Portugal reforça a sua aposta no setor

“Este financiamento materializa o compromisso de Portugal com a Estratégia Nacional para os Semicondutores e com o European Chips Act, assegurando que o país participa ativamente em projetos europeus de elevada ambição tecnológica. Ao apoiar o Laboratório Ibérico Internacional de Nanotecnologia e o Instituto de Telecomunicações, estamos a reforçar capacidades científicas e infraestruturas críticas que posicionam Portugal como um parceiro relevante na cadeia de valor europeia dos semicondutores, com impacto direto na inovação, na competitividade e na autonomia estratégica da Europa”, afirma António Grilo, Presidente da Agência Nacional de Inovação.

O financiamento atribuído ao INL suporta a participação no projeto europeu relativo à Linha Piloto focado em packging avançado e integração heterogénea de componentes eletrónicos.

Reforçando assim as infraestruturas e competências nacionais em áreas críticas da microeletrónica.“A APECS, linha piloto de encapsulamento avançado e integração heterogénea de componentes e sistemas eletrónicos, é uma iniciativa instituída pelo Chips Act da União Europeia, reunindo dez parceiros sob a liderança da Fraunhofer Society for the Advancement of Applied Research (FhG GmbH, Alemanha), entre os quais o INL”.

“A APECS presta serviços e formação para apoiar as empresas a integrar e encapsular chiplets em novos sistemas eletrónicos, reforçando assim as capacidades europeias em encapsulamento avançado”, refere Clívia Sotomayor Torres, Diretora – Geral do INL.

Concretização passa pelo INL e o Instituto de Telecomunicações

Ademais, a Diretora-Geral do INL precisa que “o projeto visa reduzir a dependência de cadeias de abastecimento globais e reforçar a soberania tecnológica”.

“No INL estão a ser investidos cerca de 19 milhões de euros, aproximadamente metade proveniente de fundos nacionais e metade de programas europeus, para expandir a capacidade em integração de chiplets e encapsulamento avançado, em consonância com a estratégia portuguesa para os semicondutores.

Iniciativas complementares, como a POEMS, o centro de competências português para os semicondutores, são cruciais para conectar as empresas às linhas piloto e para reforçar o papel de Portugal no ecossistema europeu de semicondutores”, reforça Clívia Sotomayor Torres.

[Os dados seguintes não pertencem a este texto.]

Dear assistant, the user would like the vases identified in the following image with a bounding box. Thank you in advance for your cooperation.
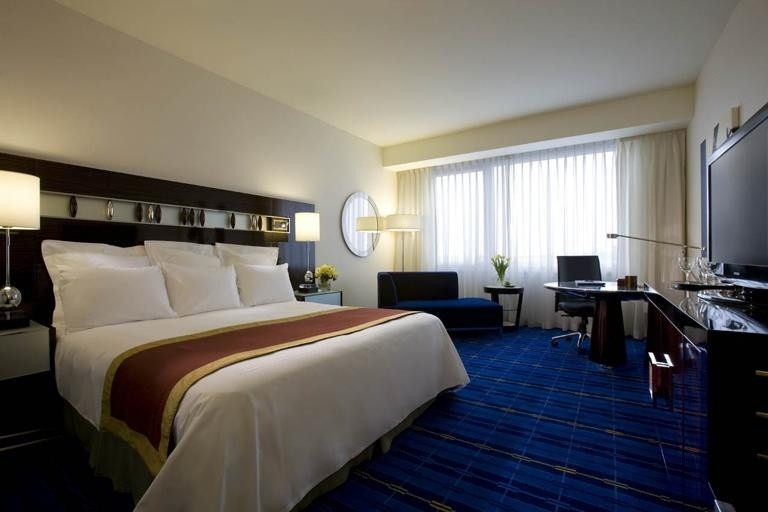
[318,280,332,292]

Por fim, no caso do Instituto de Telecomunicações, o apoio nacional assegura a participação portuguesa no consórcio europeu da Linha Piloto. Esta é dedicada ao desenvolvimento de circuitos fotónicos integrados avançados. Em suma, aqui com impacto direto na capacitação científica, tecnológica e industrial do país.

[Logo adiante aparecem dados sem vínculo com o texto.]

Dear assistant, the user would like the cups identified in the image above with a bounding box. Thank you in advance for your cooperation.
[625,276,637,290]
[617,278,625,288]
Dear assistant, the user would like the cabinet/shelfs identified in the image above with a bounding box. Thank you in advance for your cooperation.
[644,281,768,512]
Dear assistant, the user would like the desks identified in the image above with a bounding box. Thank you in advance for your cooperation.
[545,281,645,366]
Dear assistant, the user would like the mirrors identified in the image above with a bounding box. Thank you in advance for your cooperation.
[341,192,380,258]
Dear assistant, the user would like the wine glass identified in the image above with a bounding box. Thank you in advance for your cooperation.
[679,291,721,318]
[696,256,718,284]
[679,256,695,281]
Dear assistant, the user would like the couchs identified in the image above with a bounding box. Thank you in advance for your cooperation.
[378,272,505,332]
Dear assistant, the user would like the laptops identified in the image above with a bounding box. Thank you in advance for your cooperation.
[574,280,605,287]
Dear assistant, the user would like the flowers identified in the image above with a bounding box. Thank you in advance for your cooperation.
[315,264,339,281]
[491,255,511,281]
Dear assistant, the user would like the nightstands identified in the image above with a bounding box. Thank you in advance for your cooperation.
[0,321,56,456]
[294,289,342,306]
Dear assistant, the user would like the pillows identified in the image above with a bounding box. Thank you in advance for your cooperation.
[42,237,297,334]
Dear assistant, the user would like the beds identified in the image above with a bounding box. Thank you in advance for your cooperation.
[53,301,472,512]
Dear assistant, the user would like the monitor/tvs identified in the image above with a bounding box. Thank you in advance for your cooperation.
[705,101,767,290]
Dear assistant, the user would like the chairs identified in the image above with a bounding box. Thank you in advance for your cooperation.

Projeto PIXEurope nos semicondutores

“O projeto PIXEurope reúne institutos de investigação de referência para implementar a primeira linha piloto completa e de acesso aberto, fundamental para reforçar a soberania tecnológica europeia na área dos circuitos óticos integrados, permitindo a fabricação em larga escala de circuitos óticos integrados para comunicações, sensores e computação avançada”, afirma José Carlos Pedro, Presidente do Instituto das Telecomunicações.

“O PIXEurope Português, apoiado pela CHIPS JU e pela ANI, posiciona o Instituto de Telecomunicações, a Zona Centro e Portugal nesta rede. Aí promovendo o apoio a start-ups nacionais e europeias no domínio da prototipagem e testes de circuitos óticos integrados. Contribuindo para a afirmação de Portugal nesta área-chave da tecnologia”, sublinha.

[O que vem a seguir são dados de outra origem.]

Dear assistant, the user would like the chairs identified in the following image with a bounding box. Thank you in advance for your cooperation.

Em suma, com este investimento, a ANI reforça o seu papel no apoio à participação do ecossistema nacional de I&I no Programa Horizonte Europa. Isto enquanto uma das entidades responsáveis pela operacionalização da Estratégia Nacional para os Semicondutores.

Desse modo, promovendo a articulação entre financiamento europeu e nacional, o fortalecimento do ecossistema científico e tecnológico. Além da criação de condições para o crescimento sustentado de um setor considerado crítico para a competitividade da economia portuguesa. Por fim, claro está, além de ser crucial para a soberania tecnológica da Europa.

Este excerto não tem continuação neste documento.